“NAIMBY” goes beyond just belling the cat

In April, Akureyri—the largest municipality in the country’s north, with a population of 19,000 people and some 2,000 to 3,000 cats—decided to ban their feline residents from night roaming outside. Neighboring Húsavík banned cats several years ago from going outdoors day and night. Other Icelandic towns are considering bans as the issue of free-roaming cats increasingly makes its way from online forums to local politics, with the arguments generally falling into two categories. Some people—the “no animals in my backyard” or NAIMBY-ists—proclaim free-roaming cats are nuisances that should be confined like any other pet. Others think beyond the anthropocentric: cats kill birds and disrupt ecosystems.

And:

Surveys suggest Icelanders’ support for cat curfews is highest in regions with private homes and private gardens. Their reasoning is predominantly idiosyncratic, likening roaming cats to visits from rowdy town drunks. To paraphrase some online comments about cat visitations: “cat urine sprayed the patio,” “challenged another cat to a 3:00 a.m. duel and killed the yellow daffodils,” “last week he came into the house, and the pharmacy is out of pet-allergy drugs.” Cat supporters reply along the lines of, “Get a life and try to tolerate the outside world; cats are a delight and have roamed Iceland as long as we have.”

* * * *

Please state how many cats the text on Icelandic cat curfews says live in Akureyri. This material comes from a separate source.

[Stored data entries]
* * * *

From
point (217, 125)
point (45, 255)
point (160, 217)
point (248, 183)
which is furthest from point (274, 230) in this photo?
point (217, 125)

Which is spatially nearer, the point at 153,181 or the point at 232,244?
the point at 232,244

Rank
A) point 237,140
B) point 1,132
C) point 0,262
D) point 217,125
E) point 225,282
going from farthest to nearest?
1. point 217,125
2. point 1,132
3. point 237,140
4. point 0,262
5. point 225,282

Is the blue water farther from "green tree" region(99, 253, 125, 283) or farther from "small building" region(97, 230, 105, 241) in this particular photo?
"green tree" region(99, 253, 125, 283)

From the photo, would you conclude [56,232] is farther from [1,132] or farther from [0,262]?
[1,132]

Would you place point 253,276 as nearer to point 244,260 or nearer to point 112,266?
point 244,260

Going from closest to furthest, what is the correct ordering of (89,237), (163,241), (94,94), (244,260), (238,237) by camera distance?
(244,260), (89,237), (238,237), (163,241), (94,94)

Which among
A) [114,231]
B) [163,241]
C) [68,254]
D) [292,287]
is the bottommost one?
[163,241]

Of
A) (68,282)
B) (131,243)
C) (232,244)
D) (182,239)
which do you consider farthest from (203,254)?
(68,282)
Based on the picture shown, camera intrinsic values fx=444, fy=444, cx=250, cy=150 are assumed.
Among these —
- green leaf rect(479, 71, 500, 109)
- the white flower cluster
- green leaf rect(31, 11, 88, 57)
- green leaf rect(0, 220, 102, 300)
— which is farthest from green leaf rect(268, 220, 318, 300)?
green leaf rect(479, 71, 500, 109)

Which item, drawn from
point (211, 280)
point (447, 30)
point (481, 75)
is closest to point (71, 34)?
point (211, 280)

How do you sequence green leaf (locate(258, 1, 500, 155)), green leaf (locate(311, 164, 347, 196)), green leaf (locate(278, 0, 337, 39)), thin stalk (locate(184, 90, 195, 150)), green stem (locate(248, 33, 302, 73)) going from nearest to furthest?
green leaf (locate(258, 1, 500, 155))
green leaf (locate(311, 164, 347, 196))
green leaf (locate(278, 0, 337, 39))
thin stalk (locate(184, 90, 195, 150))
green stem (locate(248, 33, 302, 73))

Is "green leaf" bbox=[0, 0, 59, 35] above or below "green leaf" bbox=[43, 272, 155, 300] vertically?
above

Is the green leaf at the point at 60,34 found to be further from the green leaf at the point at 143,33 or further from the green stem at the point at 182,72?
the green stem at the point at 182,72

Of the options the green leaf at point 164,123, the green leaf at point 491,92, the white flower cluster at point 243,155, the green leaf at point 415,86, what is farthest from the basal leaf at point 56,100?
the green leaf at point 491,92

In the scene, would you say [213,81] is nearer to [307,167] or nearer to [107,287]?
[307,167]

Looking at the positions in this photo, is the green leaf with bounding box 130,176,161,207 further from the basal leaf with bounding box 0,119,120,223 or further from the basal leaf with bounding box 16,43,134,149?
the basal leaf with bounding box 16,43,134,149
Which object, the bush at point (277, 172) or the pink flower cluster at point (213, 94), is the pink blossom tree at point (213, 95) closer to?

* * * *

PROBLEM SOLUTION
Some 2,000 to 3,000 cats.